(Spatial relation data)
╭──

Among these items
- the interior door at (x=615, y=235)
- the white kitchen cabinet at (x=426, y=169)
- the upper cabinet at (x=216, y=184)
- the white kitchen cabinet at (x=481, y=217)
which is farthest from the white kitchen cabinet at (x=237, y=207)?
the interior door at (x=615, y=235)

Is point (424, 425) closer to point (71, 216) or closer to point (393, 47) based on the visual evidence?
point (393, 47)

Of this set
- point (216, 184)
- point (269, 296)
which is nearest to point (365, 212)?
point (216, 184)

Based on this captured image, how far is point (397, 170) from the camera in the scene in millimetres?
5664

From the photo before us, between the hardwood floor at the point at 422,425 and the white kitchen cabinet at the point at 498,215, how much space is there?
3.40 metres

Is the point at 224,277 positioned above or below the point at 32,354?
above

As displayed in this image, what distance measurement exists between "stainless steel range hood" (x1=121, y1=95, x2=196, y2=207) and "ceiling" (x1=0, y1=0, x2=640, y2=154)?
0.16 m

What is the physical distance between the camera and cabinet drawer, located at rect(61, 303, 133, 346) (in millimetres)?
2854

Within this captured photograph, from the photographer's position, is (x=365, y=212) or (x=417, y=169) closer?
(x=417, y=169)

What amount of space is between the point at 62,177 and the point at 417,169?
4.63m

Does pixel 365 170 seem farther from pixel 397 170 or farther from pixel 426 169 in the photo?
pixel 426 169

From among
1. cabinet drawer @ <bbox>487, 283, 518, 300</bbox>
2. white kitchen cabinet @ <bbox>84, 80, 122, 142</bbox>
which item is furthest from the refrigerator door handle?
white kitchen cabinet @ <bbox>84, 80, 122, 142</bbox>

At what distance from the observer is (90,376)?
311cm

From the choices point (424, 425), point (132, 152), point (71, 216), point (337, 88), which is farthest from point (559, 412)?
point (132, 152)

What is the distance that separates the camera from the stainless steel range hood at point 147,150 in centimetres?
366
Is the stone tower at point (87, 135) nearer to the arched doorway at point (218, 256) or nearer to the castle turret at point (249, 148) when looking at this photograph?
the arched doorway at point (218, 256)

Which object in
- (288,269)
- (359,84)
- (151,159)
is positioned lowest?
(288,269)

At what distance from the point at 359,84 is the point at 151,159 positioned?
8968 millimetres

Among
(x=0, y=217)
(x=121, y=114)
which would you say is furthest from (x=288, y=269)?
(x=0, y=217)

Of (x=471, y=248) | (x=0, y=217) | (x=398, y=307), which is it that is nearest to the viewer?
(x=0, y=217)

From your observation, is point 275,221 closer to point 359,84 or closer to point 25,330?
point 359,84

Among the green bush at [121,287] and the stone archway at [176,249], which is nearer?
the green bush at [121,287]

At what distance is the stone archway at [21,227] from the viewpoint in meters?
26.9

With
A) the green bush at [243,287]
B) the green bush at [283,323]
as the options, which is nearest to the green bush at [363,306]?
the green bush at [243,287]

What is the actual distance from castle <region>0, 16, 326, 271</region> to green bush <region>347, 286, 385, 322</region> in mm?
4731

╰──

# Your task:
Render the stretch of the listing from the line containing "Based on this" through the line containing "3.40 metres" as a Markdown table. Use the columns No. and Line, give each row a number, and leave out blank lines.

# Written response:
| No. | Line |
|---|---|
| 1 | Based on this captured image, how far is point (397, 170) from the camera in the scene in millimetres? |
| 2 | 5664 |
| 3 | From the photo before us, between the hardwood floor at the point at 422,425 and the white kitchen cabinet at the point at 498,215, how much space is there? |
| 4 | 3.40 metres |